> EXERCISE DIRECTIONS: Keep the images out while you retype all of the data exactly.

> AVAILABLE DATA:
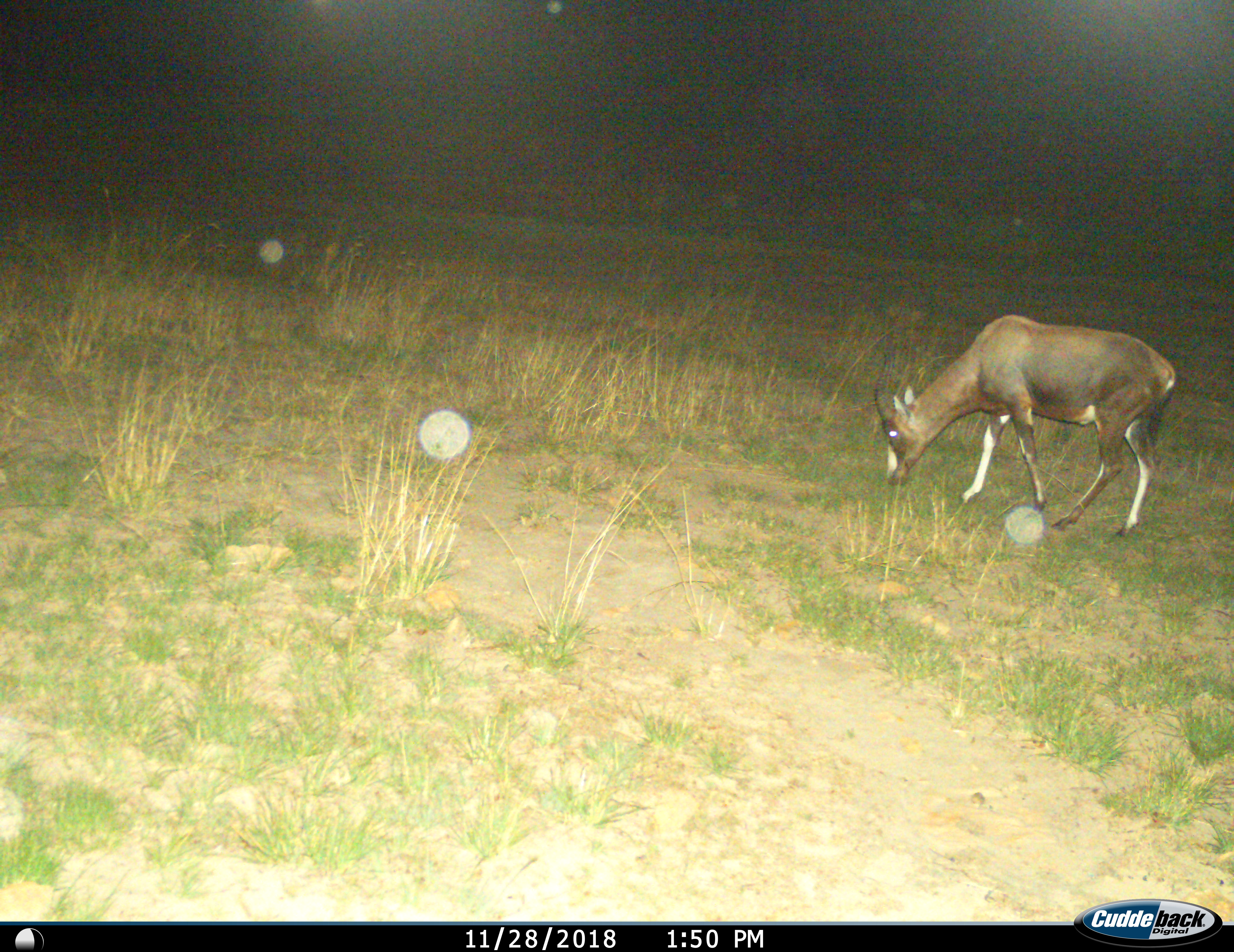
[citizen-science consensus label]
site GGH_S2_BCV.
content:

> TASK SOLUTION:
[citizen-science consensus label]
site GGH_S2_BCV.
content:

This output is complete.